▶ [WORK TO COMPLETE]:
In the entries from the line containing "From the observer, how" through the end of the entries, rename every "suit jacket" to "blazer" and write out that stretch with nothing else altered.

## begin RECORD EXCERPTS

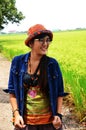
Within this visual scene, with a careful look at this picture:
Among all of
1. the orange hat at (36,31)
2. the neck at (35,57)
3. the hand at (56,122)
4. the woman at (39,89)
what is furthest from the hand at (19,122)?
the orange hat at (36,31)

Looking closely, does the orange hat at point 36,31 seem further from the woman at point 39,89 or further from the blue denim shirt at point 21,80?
the blue denim shirt at point 21,80

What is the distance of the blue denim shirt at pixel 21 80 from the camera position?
3.20m

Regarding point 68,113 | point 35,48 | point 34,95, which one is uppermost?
point 35,48

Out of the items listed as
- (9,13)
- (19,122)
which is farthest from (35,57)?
(9,13)

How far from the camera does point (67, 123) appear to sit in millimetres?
6750

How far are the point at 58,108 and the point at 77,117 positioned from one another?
375cm

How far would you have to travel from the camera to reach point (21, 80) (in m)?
3.23

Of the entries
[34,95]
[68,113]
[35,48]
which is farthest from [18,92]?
[68,113]

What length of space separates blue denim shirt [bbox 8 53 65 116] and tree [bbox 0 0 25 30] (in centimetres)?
4919

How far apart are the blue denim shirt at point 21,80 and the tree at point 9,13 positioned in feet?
161

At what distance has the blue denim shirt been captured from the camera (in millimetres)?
3199

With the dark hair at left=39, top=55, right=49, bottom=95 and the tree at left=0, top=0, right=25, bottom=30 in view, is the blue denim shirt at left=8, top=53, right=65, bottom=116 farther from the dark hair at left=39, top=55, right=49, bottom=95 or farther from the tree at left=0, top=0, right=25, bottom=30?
the tree at left=0, top=0, right=25, bottom=30

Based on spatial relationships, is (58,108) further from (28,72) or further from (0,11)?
(0,11)

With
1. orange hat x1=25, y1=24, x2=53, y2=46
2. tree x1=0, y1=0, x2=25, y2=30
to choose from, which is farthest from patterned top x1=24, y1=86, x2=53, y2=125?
tree x1=0, y1=0, x2=25, y2=30
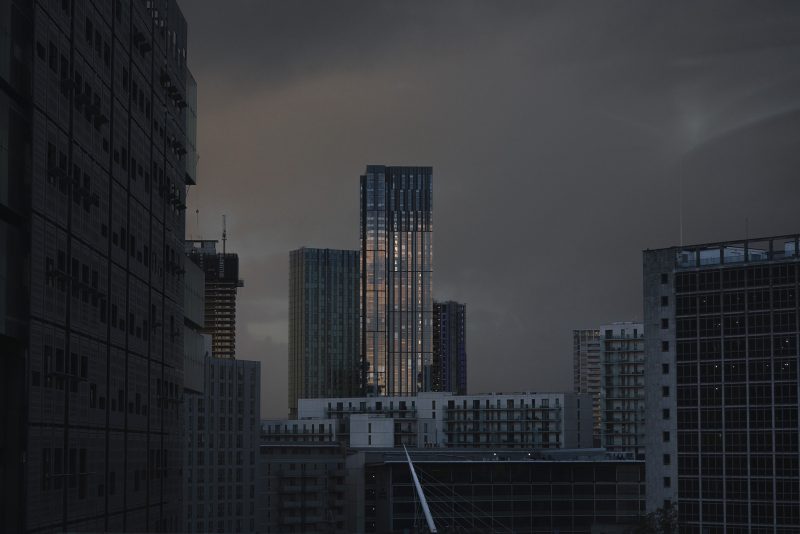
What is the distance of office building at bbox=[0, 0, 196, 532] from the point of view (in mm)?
65000

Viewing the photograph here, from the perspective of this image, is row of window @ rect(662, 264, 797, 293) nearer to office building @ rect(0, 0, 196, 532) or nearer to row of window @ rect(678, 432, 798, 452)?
row of window @ rect(678, 432, 798, 452)

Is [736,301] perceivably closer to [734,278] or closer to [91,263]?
[734,278]

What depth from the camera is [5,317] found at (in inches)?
2472

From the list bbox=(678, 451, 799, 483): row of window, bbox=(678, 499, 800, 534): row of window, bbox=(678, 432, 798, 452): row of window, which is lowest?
bbox=(678, 499, 800, 534): row of window

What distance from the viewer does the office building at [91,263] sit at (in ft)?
213

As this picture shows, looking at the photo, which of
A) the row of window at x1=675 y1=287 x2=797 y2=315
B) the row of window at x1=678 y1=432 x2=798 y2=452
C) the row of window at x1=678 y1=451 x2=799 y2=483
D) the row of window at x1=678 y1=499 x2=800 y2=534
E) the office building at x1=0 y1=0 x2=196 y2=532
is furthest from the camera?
the row of window at x1=675 y1=287 x2=797 y2=315

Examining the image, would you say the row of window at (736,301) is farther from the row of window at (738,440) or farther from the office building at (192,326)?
the office building at (192,326)

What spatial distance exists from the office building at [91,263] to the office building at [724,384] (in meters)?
86.1

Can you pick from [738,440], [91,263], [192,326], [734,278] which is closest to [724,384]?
[738,440]

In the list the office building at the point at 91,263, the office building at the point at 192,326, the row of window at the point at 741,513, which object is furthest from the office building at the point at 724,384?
the office building at the point at 91,263

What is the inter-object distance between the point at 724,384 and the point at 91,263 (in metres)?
112

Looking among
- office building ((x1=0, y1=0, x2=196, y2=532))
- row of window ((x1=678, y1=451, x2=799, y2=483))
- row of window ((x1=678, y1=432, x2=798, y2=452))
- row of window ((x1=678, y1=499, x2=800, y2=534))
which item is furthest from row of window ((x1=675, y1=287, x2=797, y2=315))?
office building ((x1=0, y1=0, x2=196, y2=532))

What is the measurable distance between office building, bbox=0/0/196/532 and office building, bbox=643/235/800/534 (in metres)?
86.1

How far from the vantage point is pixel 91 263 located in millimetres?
77688
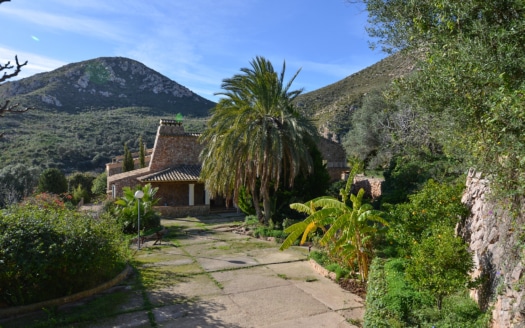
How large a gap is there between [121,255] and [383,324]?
712cm

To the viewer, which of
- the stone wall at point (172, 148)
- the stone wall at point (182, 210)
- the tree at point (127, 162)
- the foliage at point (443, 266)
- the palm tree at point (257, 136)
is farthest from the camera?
the tree at point (127, 162)

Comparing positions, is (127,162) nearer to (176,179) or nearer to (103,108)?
(176,179)

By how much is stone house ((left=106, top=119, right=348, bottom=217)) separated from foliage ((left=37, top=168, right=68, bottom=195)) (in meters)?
6.60

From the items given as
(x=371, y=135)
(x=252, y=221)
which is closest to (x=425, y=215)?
(x=252, y=221)

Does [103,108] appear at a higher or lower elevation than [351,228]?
higher

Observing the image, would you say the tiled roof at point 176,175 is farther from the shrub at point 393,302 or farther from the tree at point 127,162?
the shrub at point 393,302

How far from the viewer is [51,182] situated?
94.7 feet

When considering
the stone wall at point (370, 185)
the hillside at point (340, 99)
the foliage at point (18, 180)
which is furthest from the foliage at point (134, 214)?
the hillside at point (340, 99)

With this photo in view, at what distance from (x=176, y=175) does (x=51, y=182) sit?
12474 millimetres

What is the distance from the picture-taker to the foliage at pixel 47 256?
7121 mm

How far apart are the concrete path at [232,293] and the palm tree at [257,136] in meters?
3.47

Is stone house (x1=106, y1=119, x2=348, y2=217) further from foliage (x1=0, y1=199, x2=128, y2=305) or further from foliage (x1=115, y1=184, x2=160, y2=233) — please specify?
foliage (x1=0, y1=199, x2=128, y2=305)

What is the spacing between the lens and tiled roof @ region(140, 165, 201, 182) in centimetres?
2327

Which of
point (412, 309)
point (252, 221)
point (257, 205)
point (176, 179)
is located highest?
point (176, 179)
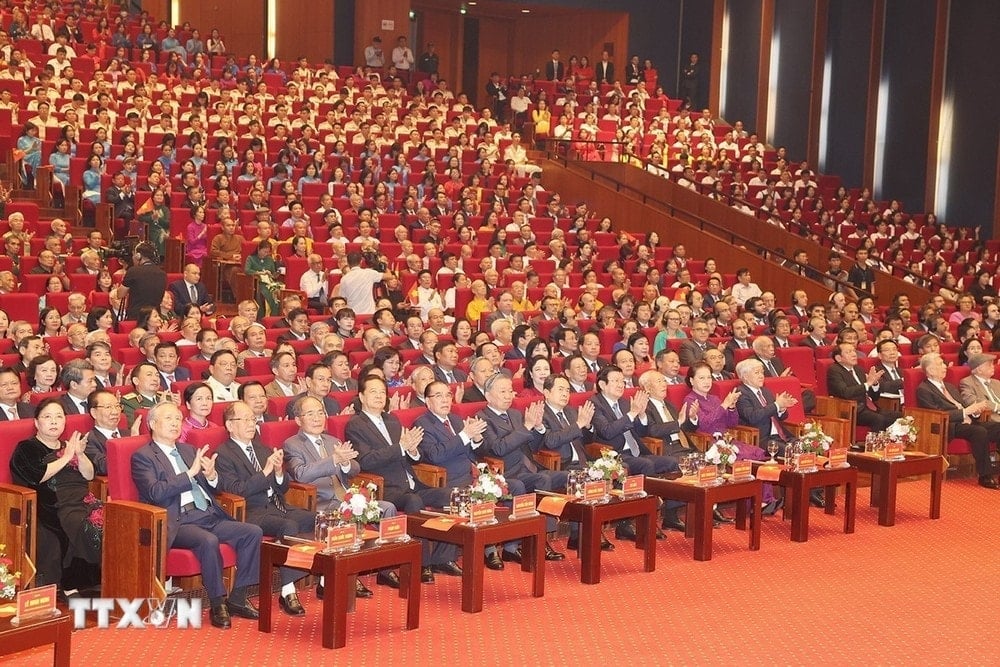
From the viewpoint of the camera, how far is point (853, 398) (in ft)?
32.7

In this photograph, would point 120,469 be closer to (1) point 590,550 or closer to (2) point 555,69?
(1) point 590,550

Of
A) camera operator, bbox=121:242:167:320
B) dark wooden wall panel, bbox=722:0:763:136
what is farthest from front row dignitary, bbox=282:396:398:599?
dark wooden wall panel, bbox=722:0:763:136

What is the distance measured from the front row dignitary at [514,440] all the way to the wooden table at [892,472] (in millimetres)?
2110

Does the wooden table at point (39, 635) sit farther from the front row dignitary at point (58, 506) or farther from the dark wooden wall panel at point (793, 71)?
the dark wooden wall panel at point (793, 71)

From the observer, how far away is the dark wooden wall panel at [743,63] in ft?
69.5

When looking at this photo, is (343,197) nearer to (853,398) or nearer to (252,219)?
(252,219)

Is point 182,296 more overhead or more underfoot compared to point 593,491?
more overhead

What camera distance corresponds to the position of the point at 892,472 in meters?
8.07

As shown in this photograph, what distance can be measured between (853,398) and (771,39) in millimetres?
12240

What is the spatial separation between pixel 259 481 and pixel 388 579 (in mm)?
842

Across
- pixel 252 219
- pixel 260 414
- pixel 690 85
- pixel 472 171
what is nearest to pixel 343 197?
pixel 252 219

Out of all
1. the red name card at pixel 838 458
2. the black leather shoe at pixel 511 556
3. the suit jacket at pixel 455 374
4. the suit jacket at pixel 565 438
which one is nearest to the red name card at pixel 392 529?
the black leather shoe at pixel 511 556

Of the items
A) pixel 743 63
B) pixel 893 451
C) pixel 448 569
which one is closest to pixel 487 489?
pixel 448 569

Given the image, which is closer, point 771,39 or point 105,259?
point 105,259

## end RECORD EXCERPTS

▶ [EXERCISE ANSWER]:
From the observer, how far away is the dark wooden wall panel at [743,63] in ft?
69.5

When looking at this photo, is (343,197) nearer to (853,398) or nearer to (252,219)?
(252,219)

Is point 182,296 more overhead or more underfoot compared to point 593,491?
more overhead

What camera distance corresponds to the position of the point at 892,472 in meters?
8.07

As shown in this photograph, what distance can be measured between (853,398) and (771,39) in millimetres?
12240

What is the spatial separation between pixel 259 481 and pixel 388 579 (in mm)?
842

Across
- pixel 252 219
- pixel 260 414
- pixel 690 85
- pixel 472 171
what is nearest to pixel 343 197?
pixel 252 219

Out of all
1. the red name card at pixel 838 458
2. the black leather shoe at pixel 511 556
3. the blazer at pixel 455 374
4. the blazer at pixel 565 438
which one is nearest to the red name card at pixel 392 529?
the black leather shoe at pixel 511 556

Of the items
A) pixel 743 63
B) pixel 893 451
C) pixel 448 569
which one is closest to pixel 487 489?
pixel 448 569

Given the image, which is closer, point 771,39 or point 105,259?
point 105,259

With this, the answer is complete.